2005年に日本動脈硬化学会、循環器学会、高血圧学会、肥満学会、糖尿病学会、腎臓学会、血栓止血学会、内科学会の8つの学会が合同して日本人にあった基準をまとめて提唱したものがメタボリックシンドロームです。この基準に合致する人は心筋梗塞などの心血管の病気を発症する確率が約3倍増加し、糖尿病になるリスクは5~10倍高くなるといわれています。日本人では男性で30~40%、女性で10%前後がこの基準に当てはまります。この人たちに自覚を促し生活習慣の改善を指導し、生活習慣病の予防を進めようというものです。

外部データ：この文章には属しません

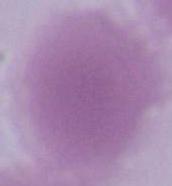

Summary:
  - Magnification: 1000x
  - Identification: red blood cell
  - Modality: photomicrograph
Name the blood parasite species.
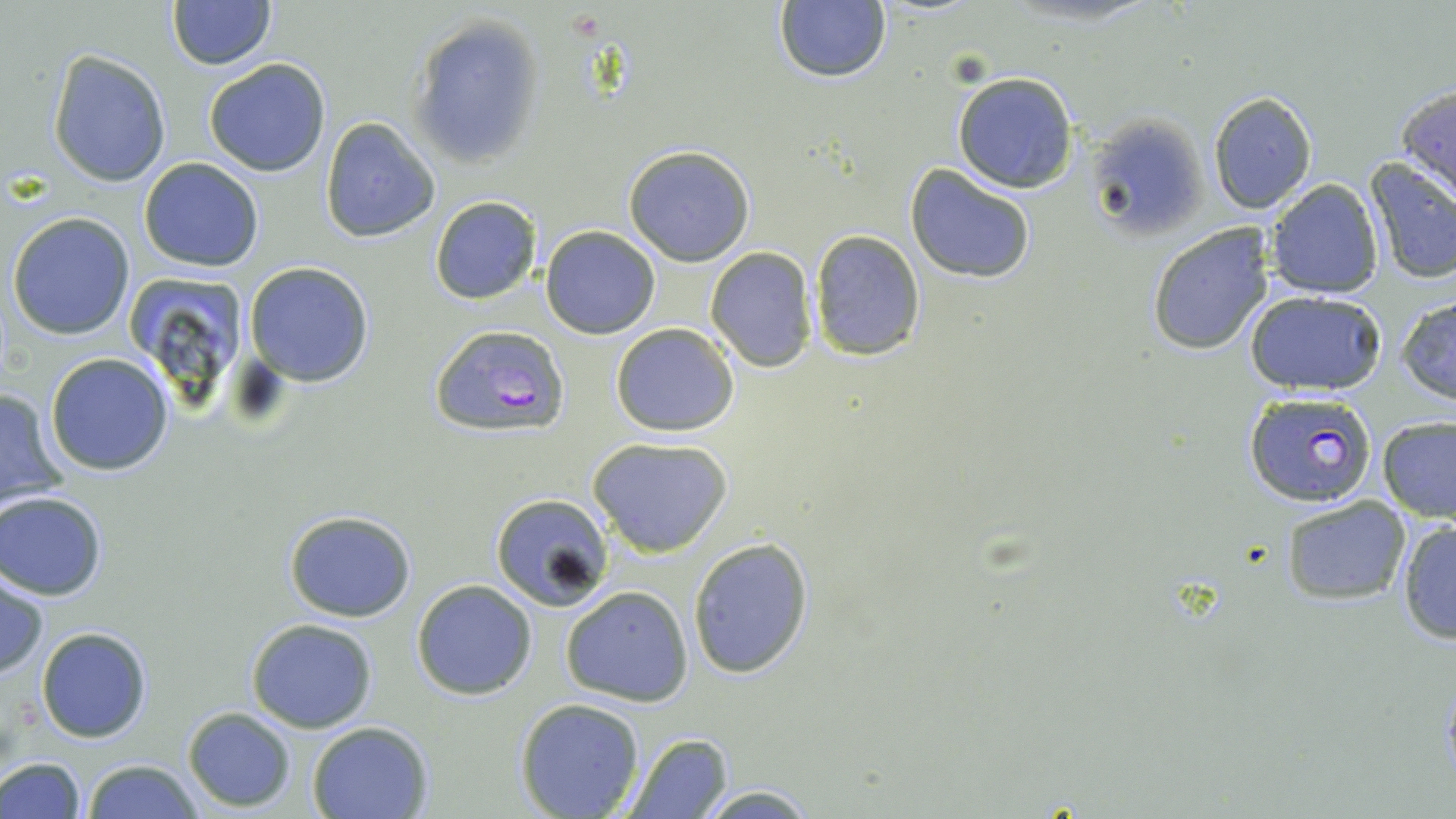

Plasmodium falciparum.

メタボリックシンドロームの診断基準は次のようになっています。
①ウエスト周囲径とはズボンのウエストではなくてお腹周りの最も太いところをいいます。立った状態で息を吐いたときのおへその周りを測ったものです。これは内臓脂肪の蓄積を表しています。本来、内臓脂肪は、腹部CTを撮って計測しますが、簡単にはできないのでウエスト周囲で代用します。この基準は内臓脂肪量が100cm以上と同等と考えられています。
肥満には皮下脂肪蓄積型と内臓脂肪蓄積型があり、前者は洋ナシ型の肥満、後者はりんご型の肥満になります。内臓脂肪が蓄積するとアデイポネクチンという物質が低下し、動脈硬化や糖尿病になりやすくなります。
②血圧は健常人では収縮期が140以下、拡張期が90以下を正常値としています。メタボリックシンドロームでは正常範囲ですが少し高目の血圧でも診断基準に入ります。肥満の人は正常高値でも心血管イベントの危険率が高いからです。血圧は120/80を目標にして下さい。
③高脂血症に関しても中性脂肪は正常上限が150前後で、善玉コレステロール(HDLC)は多いほうが良くて正常下限が40程度です。ですから正常値を少しでも越えればメタボリックシンドロームに入ってしまいます。
④空腹時血糖も正常上限は110程度で、これも正常を少しでも越えればメタボリックシンドロームに入ってしまいます。
以上のように今までそれぞれの値で投薬などの積極的な治療をしないで生活習慣の改善で様子を見ていた軽症の危険因子ですが、それが幾つか合わさることで危険な状態に陥るぞという警告を与えているのがメタボリックシンドロームだといえます。
メタボリックシンドロームと診断された人は食事療法と運動療法をしっかり行って早くメタボリックシンドロームと言われないようにしましょう。食事療法の注意は脂肪摂取量を30%に収め、1000kcalあたり15gの植物繊維を摂取することです。また運動は毎日30分以上週4時間以上の運動を心がけましょう。体重は5%下げることが目標です。